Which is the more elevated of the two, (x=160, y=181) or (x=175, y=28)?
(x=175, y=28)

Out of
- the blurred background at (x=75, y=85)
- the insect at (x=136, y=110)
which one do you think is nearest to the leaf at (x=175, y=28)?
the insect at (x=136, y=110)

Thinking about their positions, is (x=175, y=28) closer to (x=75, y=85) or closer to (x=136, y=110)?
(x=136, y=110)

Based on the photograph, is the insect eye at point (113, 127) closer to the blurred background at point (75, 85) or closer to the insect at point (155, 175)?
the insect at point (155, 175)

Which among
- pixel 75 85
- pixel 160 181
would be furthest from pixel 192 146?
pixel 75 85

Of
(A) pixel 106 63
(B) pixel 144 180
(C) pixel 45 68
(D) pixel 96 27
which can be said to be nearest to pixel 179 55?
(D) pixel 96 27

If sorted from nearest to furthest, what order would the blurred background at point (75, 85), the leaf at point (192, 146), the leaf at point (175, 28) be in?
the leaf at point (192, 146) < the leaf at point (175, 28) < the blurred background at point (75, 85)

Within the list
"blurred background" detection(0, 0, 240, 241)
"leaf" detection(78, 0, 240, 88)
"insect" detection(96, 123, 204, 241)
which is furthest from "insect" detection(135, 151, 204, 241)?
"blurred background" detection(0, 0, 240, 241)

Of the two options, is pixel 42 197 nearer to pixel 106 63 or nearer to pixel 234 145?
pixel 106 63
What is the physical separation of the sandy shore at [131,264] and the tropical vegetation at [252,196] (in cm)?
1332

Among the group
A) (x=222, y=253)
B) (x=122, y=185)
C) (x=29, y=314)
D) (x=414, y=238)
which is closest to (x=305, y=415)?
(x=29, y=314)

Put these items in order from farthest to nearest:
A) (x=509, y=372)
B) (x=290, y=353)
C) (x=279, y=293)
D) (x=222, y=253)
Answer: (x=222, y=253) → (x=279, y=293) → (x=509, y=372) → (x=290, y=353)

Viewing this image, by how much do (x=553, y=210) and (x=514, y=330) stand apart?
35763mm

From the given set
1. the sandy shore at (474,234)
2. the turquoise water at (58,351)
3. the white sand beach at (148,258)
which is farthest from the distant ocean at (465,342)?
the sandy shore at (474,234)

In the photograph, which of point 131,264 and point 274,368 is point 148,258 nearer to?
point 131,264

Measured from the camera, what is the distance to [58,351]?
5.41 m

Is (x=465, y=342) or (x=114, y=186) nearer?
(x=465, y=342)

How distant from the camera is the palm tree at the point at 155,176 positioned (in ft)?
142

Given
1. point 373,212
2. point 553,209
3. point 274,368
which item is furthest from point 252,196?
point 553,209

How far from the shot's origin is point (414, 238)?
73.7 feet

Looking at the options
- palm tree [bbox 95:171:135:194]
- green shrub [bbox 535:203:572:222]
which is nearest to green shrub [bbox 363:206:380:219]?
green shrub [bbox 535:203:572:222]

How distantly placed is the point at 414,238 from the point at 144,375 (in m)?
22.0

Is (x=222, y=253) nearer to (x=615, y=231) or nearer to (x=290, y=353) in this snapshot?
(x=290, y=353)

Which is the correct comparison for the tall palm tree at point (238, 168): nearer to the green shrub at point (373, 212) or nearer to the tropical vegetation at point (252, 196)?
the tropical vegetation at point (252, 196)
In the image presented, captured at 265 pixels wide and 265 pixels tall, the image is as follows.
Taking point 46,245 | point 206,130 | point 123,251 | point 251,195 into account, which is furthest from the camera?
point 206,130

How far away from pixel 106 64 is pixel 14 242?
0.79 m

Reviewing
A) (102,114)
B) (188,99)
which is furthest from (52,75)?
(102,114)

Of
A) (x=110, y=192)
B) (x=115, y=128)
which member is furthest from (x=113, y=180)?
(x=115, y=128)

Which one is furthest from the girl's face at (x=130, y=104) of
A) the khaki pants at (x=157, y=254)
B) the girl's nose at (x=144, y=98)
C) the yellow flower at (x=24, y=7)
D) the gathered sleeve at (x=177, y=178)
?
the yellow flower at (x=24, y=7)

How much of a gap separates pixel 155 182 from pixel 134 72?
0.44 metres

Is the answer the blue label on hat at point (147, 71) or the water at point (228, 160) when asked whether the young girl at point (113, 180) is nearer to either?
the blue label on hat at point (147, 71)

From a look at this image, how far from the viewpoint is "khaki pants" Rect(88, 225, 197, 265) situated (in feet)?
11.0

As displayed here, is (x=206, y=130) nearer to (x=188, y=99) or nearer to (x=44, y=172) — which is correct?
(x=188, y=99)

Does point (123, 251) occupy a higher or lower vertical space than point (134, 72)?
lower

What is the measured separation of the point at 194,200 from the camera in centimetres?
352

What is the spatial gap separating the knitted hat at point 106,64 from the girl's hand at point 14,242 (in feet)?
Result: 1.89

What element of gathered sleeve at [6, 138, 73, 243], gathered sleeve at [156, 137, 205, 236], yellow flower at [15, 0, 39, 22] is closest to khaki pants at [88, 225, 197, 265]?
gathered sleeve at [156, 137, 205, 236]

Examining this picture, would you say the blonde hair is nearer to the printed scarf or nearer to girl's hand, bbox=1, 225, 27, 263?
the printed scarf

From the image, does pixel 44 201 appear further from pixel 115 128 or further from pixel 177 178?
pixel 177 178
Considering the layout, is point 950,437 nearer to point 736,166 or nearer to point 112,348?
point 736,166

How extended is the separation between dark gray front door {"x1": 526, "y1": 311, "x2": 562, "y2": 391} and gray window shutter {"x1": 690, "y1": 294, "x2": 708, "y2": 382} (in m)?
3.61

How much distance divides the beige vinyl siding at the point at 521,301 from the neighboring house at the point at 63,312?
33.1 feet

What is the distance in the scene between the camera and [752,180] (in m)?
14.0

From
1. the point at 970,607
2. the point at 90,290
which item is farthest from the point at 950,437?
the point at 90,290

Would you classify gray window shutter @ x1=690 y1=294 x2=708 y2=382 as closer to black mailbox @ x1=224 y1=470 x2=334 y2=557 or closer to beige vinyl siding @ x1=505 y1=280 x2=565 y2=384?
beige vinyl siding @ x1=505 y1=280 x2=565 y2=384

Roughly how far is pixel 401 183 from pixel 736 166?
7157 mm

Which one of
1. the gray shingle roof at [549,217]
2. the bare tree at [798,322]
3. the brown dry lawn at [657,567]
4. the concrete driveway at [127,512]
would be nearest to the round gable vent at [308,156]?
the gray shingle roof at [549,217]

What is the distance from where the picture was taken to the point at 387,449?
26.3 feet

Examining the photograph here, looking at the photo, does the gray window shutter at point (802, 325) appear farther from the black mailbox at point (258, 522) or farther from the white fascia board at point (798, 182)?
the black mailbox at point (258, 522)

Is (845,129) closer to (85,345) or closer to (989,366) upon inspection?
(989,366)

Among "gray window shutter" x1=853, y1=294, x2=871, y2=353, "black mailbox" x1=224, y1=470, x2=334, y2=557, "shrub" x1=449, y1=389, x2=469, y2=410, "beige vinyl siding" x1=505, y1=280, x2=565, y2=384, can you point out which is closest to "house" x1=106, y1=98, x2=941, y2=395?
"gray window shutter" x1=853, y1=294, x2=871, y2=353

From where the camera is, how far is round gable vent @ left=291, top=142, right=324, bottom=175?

=-=-=-=-=

**WRITTEN PROBLEM**
Rewrite the whole listing above, changing every "turquoise water" to "blue water" and leaving everything else as it is.

**RESPONSE TO THIS TASK**
Which is the more elevated of the two, (x=160, y=181) or (x=175, y=28)?
(x=175, y=28)

Out of
- the blurred background at (x=75, y=85)
- the insect at (x=136, y=110)
which one do you think is nearest to the leaf at (x=175, y=28)?
the insect at (x=136, y=110)

Thinking about their positions, is (x=175, y=28) closer to (x=75, y=85) or closer to (x=136, y=110)?
(x=136, y=110)

Based on the photograph, is the insect eye at point (113, 127) closer to the blurred background at point (75, 85) or closer to the insect at point (155, 175)?
the insect at point (155, 175)

Which among
- pixel 75 85
- pixel 160 181
would be furthest from pixel 192 146?
pixel 75 85

Of
(A) pixel 106 63
(B) pixel 144 180
(C) pixel 45 68
(D) pixel 96 27
which can be said to be nearest to pixel 179 55?
(D) pixel 96 27

If sorted from nearest to furthest, what order would the blurred background at point (75, 85), the leaf at point (192, 146), the leaf at point (175, 28) be in?
the leaf at point (192, 146) < the leaf at point (175, 28) < the blurred background at point (75, 85)

Within the list
"blurred background" detection(0, 0, 240, 241)
"leaf" detection(78, 0, 240, 88)
"insect" detection(96, 123, 204, 241)
which is furthest from "insect" detection(135, 151, 204, 241)?
"blurred background" detection(0, 0, 240, 241)

Of the two options, is pixel 42 197 nearer to pixel 106 63 or nearer to pixel 234 145?
pixel 106 63
What is the physical separation of the sandy shore at [131,264] and the tropical vegetation at [252,196] (in cm)?
1332

Among the group
A) (x=222, y=253)
B) (x=122, y=185)
C) (x=29, y=314)
D) (x=414, y=238)
which is closest to (x=305, y=415)?
(x=29, y=314)

Put these items in order from farthest to nearest:
A) (x=509, y=372)
B) (x=290, y=353)
C) (x=279, y=293)
D) (x=222, y=253)
Answer: (x=222, y=253) → (x=279, y=293) → (x=509, y=372) → (x=290, y=353)

Viewing this image, by how much do (x=553, y=210) and (x=514, y=330) stand apart?
35763mm

From the given set
1. the sandy shore at (474,234)
2. the blue water at (58,351)
3. the white sand beach at (148,258)
which is farthest from the distant ocean at (465,342)?
the sandy shore at (474,234)

In the photograph, which of point 131,264 and point 274,368 is point 148,258 nearer to?
point 131,264

Measured from the camera, what is the distance to [58,351]?
5.41 m

Is (x=465, y=342) or (x=114, y=186) nearer?
(x=465, y=342)

How distant from the camera is the palm tree at the point at 155,176 positioned (in ft)?
142

Given
1. point 373,212
2. point 553,209
3. point 274,368
which item is furthest from point 252,196?
point 553,209

How far from the shot's origin is point (414, 238)?
73.7 feet

Looking at the options
- palm tree [bbox 95:171:135:194]
- green shrub [bbox 535:203:572:222]
which is nearest to green shrub [bbox 363:206:380:219]?
green shrub [bbox 535:203:572:222]

How distantly placed is the point at 414,238 from the point at 144,375 (in m)?
22.0

Is (x=222, y=253) nearer to (x=615, y=231) or nearer to (x=290, y=353) in this snapshot?
(x=290, y=353)

Which is the correct comparison for the tall palm tree at point (238, 168): nearer to the green shrub at point (373, 212) or nearer to the tropical vegetation at point (252, 196)?
the tropical vegetation at point (252, 196)
In the image presented, captured at 265 pixels wide and 265 pixels tall, the image is as follows.
Taking point 46,245 | point 206,130 | point 123,251 | point 251,195 into account, which is furthest from the camera?
point 206,130

How far away from pixel 106 64 is pixel 14 242?
0.79 m

Reviewing
A) (102,114)
B) (188,99)
which is furthest from (52,75)?
(102,114)

Of
A) (x=110, y=192)
B) (x=115, y=128)
which member is furthest from (x=113, y=180)?
(x=115, y=128)

Which one is furthest from the girl's face at (x=130, y=104) of
A) the khaki pants at (x=157, y=254)
B) the girl's nose at (x=144, y=98)
C) the yellow flower at (x=24, y=7)
D) the gathered sleeve at (x=177, y=178)
?
the yellow flower at (x=24, y=7)

How much of a gap separates pixel 155 182 from pixel 134 72?
0.44 metres

Is the answer the blue label on hat at point (147, 71) or the water at point (228, 160) when asked whether the young girl at point (113, 180) is nearer to either?
the blue label on hat at point (147, 71)

From a look at this image, how far from the viewpoint is "khaki pants" Rect(88, 225, 197, 265) situated (in feet)?
11.0

As displayed here, is (x=206, y=130) nearer to (x=188, y=99) or nearer to (x=44, y=172) — which is correct?
(x=188, y=99)

Does point (123, 251) occupy a higher or lower vertical space than point (134, 72)?
lower

What is the measured separation of the point at 194,200 from the camera in centimetres?
352

What is the spatial gap separating the knitted hat at point 106,64 from the girl's hand at point 14,242 (in feet)?
Result: 1.89

What element of gathered sleeve at [6, 138, 73, 243], gathered sleeve at [156, 137, 205, 236], yellow flower at [15, 0, 39, 22] is closest to khaki pants at [88, 225, 197, 265]?
gathered sleeve at [156, 137, 205, 236]

Examining this picture, would you say the blonde hair is nearer to the printed scarf or nearer to girl's hand, bbox=1, 225, 27, 263?
the printed scarf

From the image, does pixel 44 201 appear further from pixel 115 128 or further from pixel 177 178?
pixel 177 178
Considering the layout, is point 950,437 nearer to point 736,166 or nearer to point 112,348?
point 736,166

How extended is the separation between dark gray front door {"x1": 526, "y1": 311, "x2": 562, "y2": 391} and gray window shutter {"x1": 690, "y1": 294, "x2": 708, "y2": 382} (in m)?
3.61

How much distance divides the beige vinyl siding at the point at 521,301 from the neighboring house at the point at 63,312?
33.1 feet

What is the distance in the scene between the camera and [752,180] (in m)?
14.0

From
1. the point at 970,607
2. the point at 90,290
which item is farthest from the point at 950,437?
the point at 90,290

Would you classify gray window shutter @ x1=690 y1=294 x2=708 y2=382 as closer to black mailbox @ x1=224 y1=470 x2=334 y2=557 or closer to beige vinyl siding @ x1=505 y1=280 x2=565 y2=384?
beige vinyl siding @ x1=505 y1=280 x2=565 y2=384

Roughly how far is pixel 401 183 from pixel 736 166?
7157 mm

Which one of
1. the gray shingle roof at [549,217]
2. the bare tree at [798,322]
3. the brown dry lawn at [657,567]
4. the concrete driveway at [127,512]
would be nearest to the round gable vent at [308,156]?
the gray shingle roof at [549,217]

What is the distance from where the picture was taken to the point at 387,449?
26.3 feet

Examining the photograph here, looking at the photo, does the gray window shutter at point (802, 325) appear farther from the black mailbox at point (258, 522) or farther from the white fascia board at point (798, 182)?
the black mailbox at point (258, 522)

Is (845,129) closer to (85,345) or closer to (989,366) upon inspection?
(989,366)

Among "gray window shutter" x1=853, y1=294, x2=871, y2=353, "black mailbox" x1=224, y1=470, x2=334, y2=557, "shrub" x1=449, y1=389, x2=469, y2=410, "beige vinyl siding" x1=505, y1=280, x2=565, y2=384, can you point out which is closest to "house" x1=106, y1=98, x2=941, y2=395?
"gray window shutter" x1=853, y1=294, x2=871, y2=353

From where the camera is, how far is round gable vent @ left=291, top=142, right=324, bottom=175?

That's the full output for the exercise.